Lab 1 Cooperative Green Threads

Due: Wednesday April 19, 2017 11:59PM

Overview

In this lab, you will write a cooperative green threads library, chloros (a Greek word meaning “green”) . You will be programming in C and x86-64 assembly.

Greens threads are similar to the type of threads you might be familiar with, OS threads, but are implemented entirely in user-level code. They are also known as user-level threads. They are typically speedier than OS threads since there is no context switching into/out of the kernel. Cooperative green threads are green threads that release control to the scheduler deliberately, usually through a yield() call. That is, they execute for as long as they want.

A user of your chloros library first calls grn_init() to initialize the first green thread, one representing the originally executing program. Then, the user calls grn_spawn(user_fn) to create a new thread that executes the user_fn. (Note that in a production thread library, grn_spawn would take an extra void * argument to pass to user_fn so as to spawn different threads running the same function on different arguments.) The user calls grn_yield() inside a thread to yield execution to another thread, including the original. Finally, the user might call grn_wait() to wait for all of the spawned threads to finish executing before ending the process.

A full program using your library might look like this:

#include "chloros.h"

extern void have_work();
extern void waiting();
extern void do_work();

void user_fn() {
  while (have_work()) {
    while (waiting()) {
      grn_yield();
    }

    do_work();
  }
}

int main() {
  grn_init(false);
  for (int i = 0; i < 10; ++i) {
    grn_spawn(user_fn);
  }

  grn_wait();
  grn_exit();
}

This lab is divided into 5 phases and a 6th (optional) extra credit phase. The first 4 phases will guide you towards implementing cooperative green threads. Once you have completed phase 4, the example program above will run as you expect. In phase 5, you will implement simple thread garbage collection so that resources aren’t leaked after a thread terminates. In the optional extra credit phase, you will add preemption support to your library.

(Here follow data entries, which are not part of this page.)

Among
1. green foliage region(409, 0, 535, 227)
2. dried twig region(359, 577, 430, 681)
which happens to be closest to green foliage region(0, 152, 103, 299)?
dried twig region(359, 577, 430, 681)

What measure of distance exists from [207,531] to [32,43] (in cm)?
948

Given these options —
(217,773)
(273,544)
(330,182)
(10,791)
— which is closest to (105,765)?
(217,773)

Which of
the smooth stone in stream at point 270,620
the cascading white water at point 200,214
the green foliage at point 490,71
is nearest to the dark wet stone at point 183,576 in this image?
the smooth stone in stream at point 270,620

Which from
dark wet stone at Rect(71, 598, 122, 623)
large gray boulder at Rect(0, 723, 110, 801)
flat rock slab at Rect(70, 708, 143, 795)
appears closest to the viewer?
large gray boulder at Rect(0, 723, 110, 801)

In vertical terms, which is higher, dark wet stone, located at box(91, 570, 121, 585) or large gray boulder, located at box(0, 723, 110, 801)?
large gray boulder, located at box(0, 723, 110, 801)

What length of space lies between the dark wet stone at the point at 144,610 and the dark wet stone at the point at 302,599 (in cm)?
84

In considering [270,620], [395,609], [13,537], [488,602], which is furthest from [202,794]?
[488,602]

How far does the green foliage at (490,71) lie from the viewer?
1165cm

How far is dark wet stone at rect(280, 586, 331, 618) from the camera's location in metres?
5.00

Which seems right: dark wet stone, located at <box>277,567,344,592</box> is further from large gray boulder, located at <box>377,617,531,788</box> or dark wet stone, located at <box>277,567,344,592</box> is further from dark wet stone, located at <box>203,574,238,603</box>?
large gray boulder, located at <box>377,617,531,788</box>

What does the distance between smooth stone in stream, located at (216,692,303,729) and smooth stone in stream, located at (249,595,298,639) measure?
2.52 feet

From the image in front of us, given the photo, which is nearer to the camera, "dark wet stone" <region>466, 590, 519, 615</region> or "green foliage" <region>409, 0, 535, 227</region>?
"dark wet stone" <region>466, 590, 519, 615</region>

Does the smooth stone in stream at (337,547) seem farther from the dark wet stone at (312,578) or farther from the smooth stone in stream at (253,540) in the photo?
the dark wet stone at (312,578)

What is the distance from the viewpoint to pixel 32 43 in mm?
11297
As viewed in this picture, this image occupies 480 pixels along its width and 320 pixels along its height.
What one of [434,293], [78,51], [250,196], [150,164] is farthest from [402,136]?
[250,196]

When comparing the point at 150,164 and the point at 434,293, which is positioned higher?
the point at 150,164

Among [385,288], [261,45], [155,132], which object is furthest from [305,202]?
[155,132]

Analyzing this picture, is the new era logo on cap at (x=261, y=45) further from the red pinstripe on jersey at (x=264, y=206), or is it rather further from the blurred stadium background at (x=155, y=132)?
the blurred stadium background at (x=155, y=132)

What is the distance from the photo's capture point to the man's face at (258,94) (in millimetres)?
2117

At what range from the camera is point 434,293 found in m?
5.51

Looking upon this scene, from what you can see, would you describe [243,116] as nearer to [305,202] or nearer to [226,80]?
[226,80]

There are unit tests corresponding to each phase, allowing you to mark your progress as you work through the lab. You may find the list of references to the right (or below if on mobile) useful as your proceed.

Phase 0: Getting Started

First, ensure that you are working on the lab using a compatible machine. For this lab, compatible means that the machine meets the following requirements:

Runs a modern Unix: Linux, BSD, or OS X
Runs a 64-bit variant of the OS (check with arch)
Has GCC or Clang and GNU Make installed

If you don’t have a machine that meets these requirements, you can work on the lab through corn.stanford.edu. If you’re not familiar with corn, see Stanford’s notes on its shared computing environment.

Getting the skeleton code

To begin, clone the lab 1 skeleton git repository to your development machine:

git clone https://web.stanford.edu/class/cs240/lab1-skeleton.git lab1

Exploring the skeleton code

The majority, if not all of your work will be to modify the files found in the src/ directory of the skeleton code:

src/main.c contains the high-level green-thread library functions
src/thread.c contains thread management functions: allocating and destroying threads, and thread list management
src/context_switch.S contains the assembly routines that implement thread context switching

The include/ directory contains the header files for these src/ files where applicable and are named like their src/ counterpart. There are two exceptions: 1) include/chloros.h, which exports the high-level library routines for use by user binaries that link to your library, and 2) include/utils.h, which defines the following helpful macros (among others):

debug(...) like printf, but only prints if there is a #define DEBUG at the top of the file
assert(cond) checks that cond evaluates to true. If it does not, prints an error message and terminates the program
err_exit(...) like printf but terminates the program after printing the error message

Finally, the test/ directory contains the unit testing code. The tests themselves are in test/src/phase{n}_tests.c. If a test you expect to pass fails, you can look at its test file to see why.

Make targets

You will use make to build, test, and create a submission file for this lab. The following targets are defined in the Makefile:

all: compiles and packages your library
test: runs the unit tests against your library
submission: creates the lab1.tar.gz submission file
clean: deletes files that can be remade - useful when changing headers

Calling make in your shell will implicitly run the all target. The other targets can be invoked using make {target}. Ensure that you are in the root of your lab directory before invoking make. Try calling make test now. You should see five failing test suites. If this doesn’t work, your machine may not meet the requirements.

Getting familiar

Before you continue, read through the src/ files and some of the unit test files (test/src/phase{n}_tests.c) to see how the functions you will write are intended to be used and what we will test for. Also pay attention to the code style: how variables are named, how code is aligned, and how spacing is used. You should write your code with an equivalent style. Once you have a good grasp of the chloros thread interface and functions, you’re ready to start writing code.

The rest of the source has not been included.